• **What you will do**:
Transcribe the material below exactly as it appears.

• **Records provided**:

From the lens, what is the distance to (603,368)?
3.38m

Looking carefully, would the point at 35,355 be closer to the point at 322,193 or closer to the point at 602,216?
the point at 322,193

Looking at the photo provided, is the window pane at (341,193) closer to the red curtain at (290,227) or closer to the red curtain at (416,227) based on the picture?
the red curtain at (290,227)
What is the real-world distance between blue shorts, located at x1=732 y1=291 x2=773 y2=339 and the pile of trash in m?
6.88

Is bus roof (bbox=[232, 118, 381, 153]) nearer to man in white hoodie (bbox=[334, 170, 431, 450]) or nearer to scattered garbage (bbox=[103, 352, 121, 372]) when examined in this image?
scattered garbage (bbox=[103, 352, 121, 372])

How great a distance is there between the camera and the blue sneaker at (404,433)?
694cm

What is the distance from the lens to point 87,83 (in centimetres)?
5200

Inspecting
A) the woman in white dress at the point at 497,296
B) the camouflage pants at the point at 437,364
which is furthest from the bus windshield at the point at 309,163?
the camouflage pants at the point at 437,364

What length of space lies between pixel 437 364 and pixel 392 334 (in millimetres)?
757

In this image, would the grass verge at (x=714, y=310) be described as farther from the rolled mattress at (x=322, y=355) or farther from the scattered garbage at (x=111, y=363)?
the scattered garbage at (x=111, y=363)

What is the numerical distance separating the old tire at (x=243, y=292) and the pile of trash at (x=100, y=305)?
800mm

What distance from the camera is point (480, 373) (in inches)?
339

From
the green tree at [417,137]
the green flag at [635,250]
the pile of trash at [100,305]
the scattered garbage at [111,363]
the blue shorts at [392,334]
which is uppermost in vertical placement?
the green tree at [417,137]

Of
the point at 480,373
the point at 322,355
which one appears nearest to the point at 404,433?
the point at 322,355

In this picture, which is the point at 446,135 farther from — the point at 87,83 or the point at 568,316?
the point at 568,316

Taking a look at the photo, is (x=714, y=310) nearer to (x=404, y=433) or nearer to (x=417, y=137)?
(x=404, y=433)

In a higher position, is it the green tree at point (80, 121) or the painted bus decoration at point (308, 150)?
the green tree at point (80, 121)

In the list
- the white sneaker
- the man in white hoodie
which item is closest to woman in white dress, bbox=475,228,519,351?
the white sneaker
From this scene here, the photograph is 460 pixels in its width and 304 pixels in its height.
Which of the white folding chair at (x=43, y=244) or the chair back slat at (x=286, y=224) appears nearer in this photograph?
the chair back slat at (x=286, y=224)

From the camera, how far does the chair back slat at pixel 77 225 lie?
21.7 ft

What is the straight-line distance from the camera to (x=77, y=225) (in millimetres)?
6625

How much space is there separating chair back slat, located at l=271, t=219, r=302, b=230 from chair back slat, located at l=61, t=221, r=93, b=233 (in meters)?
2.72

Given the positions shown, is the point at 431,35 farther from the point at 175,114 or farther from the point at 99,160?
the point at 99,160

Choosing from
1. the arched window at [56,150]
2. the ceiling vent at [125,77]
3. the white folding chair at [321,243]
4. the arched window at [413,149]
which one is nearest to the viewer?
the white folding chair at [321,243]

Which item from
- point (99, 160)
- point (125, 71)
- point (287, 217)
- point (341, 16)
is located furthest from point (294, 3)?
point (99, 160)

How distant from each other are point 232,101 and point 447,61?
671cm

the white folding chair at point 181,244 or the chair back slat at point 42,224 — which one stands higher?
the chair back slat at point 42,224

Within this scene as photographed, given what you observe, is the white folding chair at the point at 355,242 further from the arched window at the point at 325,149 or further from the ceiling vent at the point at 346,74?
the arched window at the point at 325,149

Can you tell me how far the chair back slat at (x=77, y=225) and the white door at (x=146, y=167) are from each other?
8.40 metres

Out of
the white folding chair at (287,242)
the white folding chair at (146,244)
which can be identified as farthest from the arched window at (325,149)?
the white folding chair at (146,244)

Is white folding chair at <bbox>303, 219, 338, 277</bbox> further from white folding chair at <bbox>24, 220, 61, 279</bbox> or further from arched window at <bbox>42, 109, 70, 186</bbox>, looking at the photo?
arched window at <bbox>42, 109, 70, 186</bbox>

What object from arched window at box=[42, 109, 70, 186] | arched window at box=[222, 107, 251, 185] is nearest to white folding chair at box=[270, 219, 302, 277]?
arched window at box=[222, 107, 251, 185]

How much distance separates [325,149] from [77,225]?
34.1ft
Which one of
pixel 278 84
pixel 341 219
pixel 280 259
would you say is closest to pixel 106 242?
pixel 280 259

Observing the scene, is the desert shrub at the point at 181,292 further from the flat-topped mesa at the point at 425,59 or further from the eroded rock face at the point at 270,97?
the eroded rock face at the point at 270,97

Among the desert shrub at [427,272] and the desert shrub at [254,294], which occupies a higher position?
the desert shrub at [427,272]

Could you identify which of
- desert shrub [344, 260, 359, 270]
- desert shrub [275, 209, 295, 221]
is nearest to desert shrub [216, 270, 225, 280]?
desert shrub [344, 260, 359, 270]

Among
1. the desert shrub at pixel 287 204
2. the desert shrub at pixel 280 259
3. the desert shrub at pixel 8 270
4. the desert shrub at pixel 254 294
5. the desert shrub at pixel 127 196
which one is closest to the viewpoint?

• **The response**:
From the lens, what is the distance to (603,368)?
3.38m

Looking carefully, would the point at 35,355 be closer to the point at 322,193 or closer to the point at 602,216?
the point at 322,193

Looking at the photo provided, is the window pane at (341,193) closer to the red curtain at (290,227) or closer to the red curtain at (416,227) based on the picture?
the red curtain at (290,227)
What is the real-world distance between blue shorts, located at x1=732 y1=291 x2=773 y2=339 and the pile of trash in m?
6.88

Is bus roof (bbox=[232, 118, 381, 153]) nearer to man in white hoodie (bbox=[334, 170, 431, 450]) or nearer to scattered garbage (bbox=[103, 352, 121, 372]) when examined in this image?
scattered garbage (bbox=[103, 352, 121, 372])

How great a distance is there between the camera and the blue sneaker at (404,433)?
694cm

What is the distance from the lens to point 87,83 (in centimetres)?
5200

Inspecting
A) the woman in white dress at the point at 497,296
B) the camouflage pants at the point at 437,364
which is furthest from the bus windshield at the point at 309,163?
the camouflage pants at the point at 437,364

What length of space lies between pixel 437 364 and pixel 392 334 (in millimetres)?
757

In this image, would the grass verge at (x=714, y=310) be described as farther from the rolled mattress at (x=322, y=355) or farther from the scattered garbage at (x=111, y=363)?
the scattered garbage at (x=111, y=363)

What is the numerical distance separating the old tire at (x=243, y=292) and the pile of trash at (x=100, y=305)?
800mm

What distance from the camera is point (480, 373) (in inches)?
339

From
the green tree at [417,137]
the green flag at [635,250]
the pile of trash at [100,305]
the scattered garbage at [111,363]
the blue shorts at [392,334]
which is uppermost in vertical placement?
the green tree at [417,137]

Of
the point at 480,373
the point at 322,355
which one appears nearest to the point at 404,433?
the point at 322,355

In this picture, which is the point at 446,135 farther from — the point at 87,83 or the point at 568,316?
the point at 568,316

Taking a look at the photo, is (x=714, y=310) nearer to (x=404, y=433) or nearer to (x=417, y=137)?
(x=404, y=433)

In a higher position, is it the green tree at point (80, 121) or the painted bus decoration at point (308, 150)?
the green tree at point (80, 121)

In the list
- the white sneaker
- the man in white hoodie
which item is closest to woman in white dress, bbox=475,228,519,351?
the white sneaker
From this scene here, the photograph is 460 pixels in its width and 304 pixels in its height.
Which of the white folding chair at (x=43, y=244) or the chair back slat at (x=286, y=224) appears nearer in this photograph?
the chair back slat at (x=286, y=224)

From the camera, how far does the chair back slat at pixel 77 225 lie?
21.7 ft

What is the straight-line distance from the camera to (x=77, y=225) (in millimetres)?
6625

How much space is there separating chair back slat, located at l=271, t=219, r=302, b=230 from chair back slat, located at l=61, t=221, r=93, b=233 (in meters)?
2.72

Given the positions shown, is the point at 431,35 farther from the point at 175,114 or farther from the point at 99,160?
the point at 99,160

Choosing from
1. the arched window at [56,150]
2. the ceiling vent at [125,77]
3. the white folding chair at [321,243]
4. the arched window at [413,149]
which one is nearest to the viewer?
the white folding chair at [321,243]

Which item from
- point (99, 160)
- point (125, 71)
- point (287, 217)
- point (341, 16)
is located furthest from point (294, 3)?
point (99, 160)

How distant from each other are point 232,101 and point 447,61?
671cm

the white folding chair at point 181,244 or the chair back slat at point 42,224 — which one stands higher?
the chair back slat at point 42,224

Within this scene as photographed, given what you observe, is the white folding chair at the point at 355,242 further from the arched window at the point at 325,149 or further from the ceiling vent at the point at 346,74?
the arched window at the point at 325,149

Can you tell me how far the chair back slat at (x=77, y=225) and the white door at (x=146, y=167) are from each other?
8.40 metres

Out of
the white folding chair at (287,242)
the white folding chair at (146,244)
which can be identified as farthest from the arched window at (325,149)?
the white folding chair at (146,244)

Is white folding chair at <bbox>303, 219, 338, 277</bbox> further from white folding chair at <bbox>24, 220, 61, 279</bbox> or further from arched window at <bbox>42, 109, 70, 186</bbox>, looking at the photo?
arched window at <bbox>42, 109, 70, 186</bbox>

What object from arched window at box=[42, 109, 70, 186] | arched window at box=[222, 107, 251, 185] is nearest to white folding chair at box=[270, 219, 302, 277]?
arched window at box=[222, 107, 251, 185]

How much distance separates [325,149] from [77,225]?
34.1ft
Which one of
pixel 278 84
pixel 341 219
pixel 280 259
would you say is closest to pixel 106 242?
pixel 280 259

Observing the scene, is the desert shrub at the point at 181,292 further from the flat-topped mesa at the point at 425,59 or further from the eroded rock face at the point at 270,97?
the eroded rock face at the point at 270,97

Among the desert shrub at [427,272] and the desert shrub at [254,294], which occupies a higher position?
the desert shrub at [427,272]

Could you identify which of
- desert shrub [344, 260, 359, 270]
- desert shrub [275, 209, 295, 221]
is nearest to desert shrub [216, 270, 225, 280]?
desert shrub [344, 260, 359, 270]

Among
1. the desert shrub at pixel 287 204
2. the desert shrub at pixel 280 259
3. the desert shrub at pixel 8 270
4. the desert shrub at pixel 254 294
5. the desert shrub at pixel 127 196
which one is closest to the viewpoint?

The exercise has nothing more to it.